Material for this exercise:
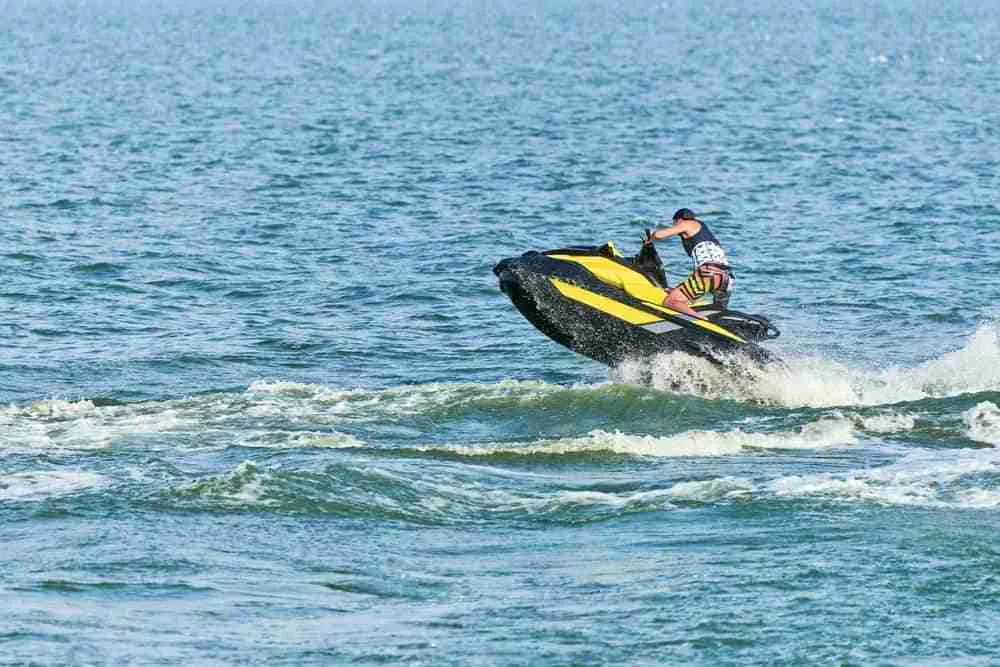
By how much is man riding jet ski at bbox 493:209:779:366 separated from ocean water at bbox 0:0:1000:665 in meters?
0.27

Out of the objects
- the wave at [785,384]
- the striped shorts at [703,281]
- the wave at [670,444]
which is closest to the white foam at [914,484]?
the wave at [670,444]

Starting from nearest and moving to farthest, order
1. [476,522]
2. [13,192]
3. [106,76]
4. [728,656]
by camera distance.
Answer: [728,656] → [476,522] → [13,192] → [106,76]

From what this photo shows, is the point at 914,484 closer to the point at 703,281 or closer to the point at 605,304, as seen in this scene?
the point at 605,304

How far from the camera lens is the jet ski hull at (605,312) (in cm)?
1828

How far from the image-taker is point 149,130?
44.3 m

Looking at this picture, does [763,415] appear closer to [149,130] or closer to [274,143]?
[274,143]

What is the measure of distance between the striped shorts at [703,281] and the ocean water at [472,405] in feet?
2.37

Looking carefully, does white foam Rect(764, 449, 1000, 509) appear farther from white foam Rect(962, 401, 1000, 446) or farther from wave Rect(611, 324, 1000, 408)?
wave Rect(611, 324, 1000, 408)

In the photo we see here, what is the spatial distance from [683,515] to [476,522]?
1522mm

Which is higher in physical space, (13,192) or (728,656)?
(13,192)

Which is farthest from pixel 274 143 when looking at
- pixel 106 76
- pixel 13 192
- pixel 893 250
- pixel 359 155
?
pixel 106 76

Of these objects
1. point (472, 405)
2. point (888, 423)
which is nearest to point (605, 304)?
point (472, 405)

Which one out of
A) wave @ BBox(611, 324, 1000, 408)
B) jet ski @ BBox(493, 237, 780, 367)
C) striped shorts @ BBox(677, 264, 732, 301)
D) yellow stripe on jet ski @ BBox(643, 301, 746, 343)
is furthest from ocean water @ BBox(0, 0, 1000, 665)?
striped shorts @ BBox(677, 264, 732, 301)

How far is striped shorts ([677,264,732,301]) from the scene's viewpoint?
1875 centimetres
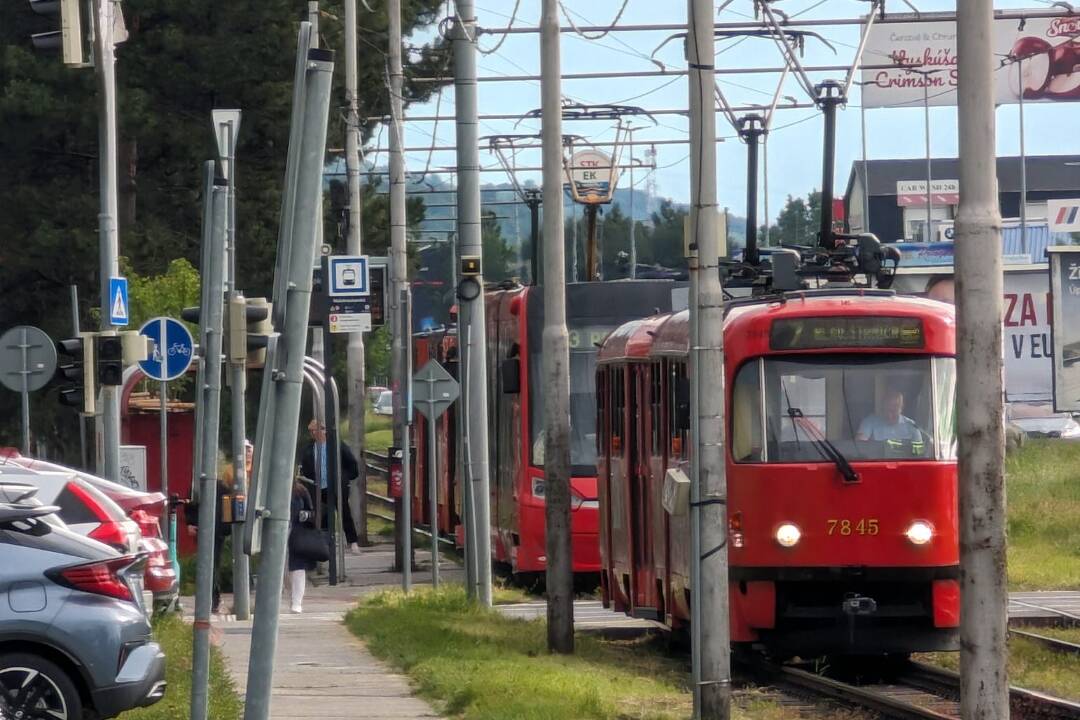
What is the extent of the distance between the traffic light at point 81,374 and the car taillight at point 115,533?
7028 mm

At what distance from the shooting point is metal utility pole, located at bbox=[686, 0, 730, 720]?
1228 centimetres

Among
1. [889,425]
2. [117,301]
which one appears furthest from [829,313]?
[117,301]

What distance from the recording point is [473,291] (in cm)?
1981

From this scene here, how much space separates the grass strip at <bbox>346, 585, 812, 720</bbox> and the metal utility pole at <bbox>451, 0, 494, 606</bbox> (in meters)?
0.76

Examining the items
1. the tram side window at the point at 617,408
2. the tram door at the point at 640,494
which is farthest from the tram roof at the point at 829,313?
the tram side window at the point at 617,408

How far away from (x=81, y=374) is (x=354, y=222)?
943 cm

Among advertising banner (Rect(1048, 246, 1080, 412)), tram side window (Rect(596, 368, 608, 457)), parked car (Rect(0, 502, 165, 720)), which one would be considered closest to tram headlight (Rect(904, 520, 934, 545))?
tram side window (Rect(596, 368, 608, 457))

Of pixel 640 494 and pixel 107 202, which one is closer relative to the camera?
pixel 640 494

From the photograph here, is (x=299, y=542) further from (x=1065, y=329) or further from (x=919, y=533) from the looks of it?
(x=1065, y=329)

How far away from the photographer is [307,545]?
2141 cm

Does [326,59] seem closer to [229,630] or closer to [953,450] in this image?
[953,450]

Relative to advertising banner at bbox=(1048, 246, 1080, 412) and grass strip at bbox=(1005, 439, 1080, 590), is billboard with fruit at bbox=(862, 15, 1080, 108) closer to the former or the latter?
advertising banner at bbox=(1048, 246, 1080, 412)

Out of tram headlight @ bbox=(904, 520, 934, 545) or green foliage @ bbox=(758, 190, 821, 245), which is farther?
green foliage @ bbox=(758, 190, 821, 245)

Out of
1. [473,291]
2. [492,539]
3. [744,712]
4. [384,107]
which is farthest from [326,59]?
[384,107]
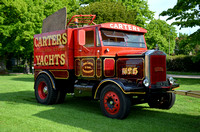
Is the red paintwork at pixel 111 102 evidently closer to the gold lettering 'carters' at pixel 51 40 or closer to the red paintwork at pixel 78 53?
the red paintwork at pixel 78 53

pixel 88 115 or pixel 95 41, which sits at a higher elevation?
pixel 95 41

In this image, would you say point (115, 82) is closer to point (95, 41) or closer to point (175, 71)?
point (95, 41)

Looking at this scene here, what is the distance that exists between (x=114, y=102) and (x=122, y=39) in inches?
92.4

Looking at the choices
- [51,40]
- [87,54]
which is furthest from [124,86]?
[51,40]

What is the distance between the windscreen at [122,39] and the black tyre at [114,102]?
1611mm

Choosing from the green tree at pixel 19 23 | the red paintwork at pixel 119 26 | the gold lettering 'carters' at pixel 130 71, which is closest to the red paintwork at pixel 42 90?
the red paintwork at pixel 119 26

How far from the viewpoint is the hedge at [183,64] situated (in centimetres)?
3378

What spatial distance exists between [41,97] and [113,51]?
389 centimetres

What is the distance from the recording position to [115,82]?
6.89 metres

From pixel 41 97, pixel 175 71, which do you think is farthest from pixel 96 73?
pixel 175 71

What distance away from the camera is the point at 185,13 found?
65.3 feet

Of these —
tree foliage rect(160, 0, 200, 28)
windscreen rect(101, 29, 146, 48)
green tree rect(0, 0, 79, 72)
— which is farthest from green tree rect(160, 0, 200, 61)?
green tree rect(0, 0, 79, 72)

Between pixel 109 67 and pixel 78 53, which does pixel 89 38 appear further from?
pixel 109 67

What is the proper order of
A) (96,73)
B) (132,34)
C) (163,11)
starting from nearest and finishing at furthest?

What is needed: Rewrite all of the material above with every "jet ski" swapped for "personal watercraft", keeping everything else unchanged. Leave out the pictures.

Reply:
By how much is man riding personal watercraft at bbox 493:209:779:366 separated from ocean water at bbox 0:0:1000:665 in meters?
0.27

Out of the objects
- the wave at [785,384]
- the striped shorts at [703,281]
- the wave at [670,444]
which is closest to the white foam at [914,484]?
the wave at [670,444]

Starting from nearest and moving to farthest, order
1. [476,522]
2. [13,192]
3. [106,76]
4. [728,656]
by camera distance.
Answer: [728,656] → [476,522] → [13,192] → [106,76]

From what this photo shows, is the point at 914,484 closer to the point at 703,281 or closer to the point at 605,304, as seen in this scene?
the point at 605,304

How far from the camera lens is the personal watercraft hull at (605,312) (in cm)?
1828

How far from the image-taker is point 149,130?
44.3 m

Looking at this picture, does [763,415] appear closer to [149,130] or closer to [274,143]?
[274,143]

What is the measure of distance between the striped shorts at [703,281] and the ocean water at [472,405] in feet?
2.37

Looking carefully, does white foam Rect(764, 449, 1000, 509) appear farther from white foam Rect(962, 401, 1000, 446) or farther from wave Rect(611, 324, 1000, 408)?
wave Rect(611, 324, 1000, 408)

In the photo we see here, what is the spatial distance from [683,515] to [476,522]?
1522mm

Which is higher in physical space, (13,192) or (728,656)?
(13,192)

Which is farthest from pixel 274 143 when looking at
- pixel 106 76
- pixel 13 192
- pixel 893 250
- pixel 359 155
?
pixel 106 76

Of these objects
1. point (472, 405)
2. point (888, 423)
which is nearest to point (605, 304)?
point (472, 405)

Which one out of
A) wave @ BBox(611, 324, 1000, 408)
B) personal watercraft @ BBox(493, 237, 780, 367)
C) striped shorts @ BBox(677, 264, 732, 301)
D) yellow stripe on personal watercraft @ BBox(643, 301, 746, 343)
is furthest from ocean water @ BBox(0, 0, 1000, 665)?
striped shorts @ BBox(677, 264, 732, 301)

How far is striped shorts ([677,264,732,301]) from the scene's viewpoint?
1875 centimetres
What is the extent of the distance between the traffic light at point 81,374 and the car taillight at point 115,533?
7028 mm

At what distance from the shooting point is metal utility pole, located at bbox=[686, 0, 730, 720]?
1228 centimetres

Among
1. [889,425]
2. [117,301]
which one appears furthest from [829,313]?
[117,301]

What distance from the recording point is [473,291] (in cm)?
1981

From this scene here, how much space separates the grass strip at <bbox>346, 585, 812, 720</bbox> and the metal utility pole at <bbox>451, 0, 494, 606</bbox> (in meters)?
0.76

Examining the items
1. the tram side window at the point at 617,408
2. the tram door at the point at 640,494
which is farthest from the tram roof at the point at 829,313?
the tram side window at the point at 617,408

How far away from (x=81, y=374) is (x=354, y=222)?
943 cm

Among advertising banner (Rect(1048, 246, 1080, 412)), tram side window (Rect(596, 368, 608, 457)), parked car (Rect(0, 502, 165, 720)), which one would be considered closest to tram headlight (Rect(904, 520, 934, 545))?
tram side window (Rect(596, 368, 608, 457))

Of pixel 640 494 and pixel 107 202, which one is closer relative to the camera?
pixel 640 494

From the photograph here, is (x=299, y=542) further from (x=1065, y=329) or further from (x=919, y=533) from the looks of it?
(x=1065, y=329)

How far away from the photographer is [307,545]?
2141 cm

Does [326,59] seem closer to [229,630] or closer to [953,450] in this image?
[953,450]

Relative to advertising banner at bbox=(1048, 246, 1080, 412) and grass strip at bbox=(1005, 439, 1080, 590), is billboard with fruit at bbox=(862, 15, 1080, 108) closer to the former or the latter?
advertising banner at bbox=(1048, 246, 1080, 412)

Out of tram headlight @ bbox=(904, 520, 934, 545) or green foliage @ bbox=(758, 190, 821, 245), which is farther?
green foliage @ bbox=(758, 190, 821, 245)

Out of
1. [473,291]
2. [492,539]
3. [744,712]
4. [384,107]
which is farthest from [326,59]?
[384,107]
Is the red paintwork at pixel 111 102 evidently closer to the gold lettering 'carters' at pixel 51 40 or closer to the red paintwork at pixel 78 53?
the red paintwork at pixel 78 53

pixel 88 115 or pixel 95 41, which sits at a higher elevation?
pixel 95 41

In this image, would you say point (115, 82) is closer to point (95, 41) or closer to point (175, 71)?
point (95, 41)

Looking at this scene here, what is the distance that exists between (x=114, y=102) and (x=122, y=39) in inches?
92.4

Looking at the choices
- [51,40]
- [87,54]
which is furthest from [124,86]?
[51,40]

What is the distance between the windscreen at [122,39] and the black tyre at [114,102]?
1611mm

Choosing from the green tree at pixel 19 23 | the red paintwork at pixel 119 26 | the gold lettering 'carters' at pixel 130 71, which is closest to the red paintwork at pixel 42 90?
the red paintwork at pixel 119 26

How far from the viewpoint is the hedge at [183,64] situated (in centimetres)?
3378

What spatial distance exists between [41,97] and [113,51]?
389 centimetres

What is the distance from the recording position to [115,82]?
6.89 metres

From pixel 41 97, pixel 175 71, which do you think is farthest from pixel 96 73?
pixel 175 71

What distance away from the camera is the point at 185,13 found?
65.3 feet

Of these —
tree foliage rect(160, 0, 200, 28)
windscreen rect(101, 29, 146, 48)
green tree rect(0, 0, 79, 72)
— which is farthest from green tree rect(160, 0, 200, 61)?
green tree rect(0, 0, 79, 72)

Between pixel 109 67 and pixel 78 53, which does pixel 89 38 appear further from?
pixel 109 67

What is the proper order of
A) (96,73)
B) (132,34)
C) (163,11)
starting from nearest and finishing at furthest?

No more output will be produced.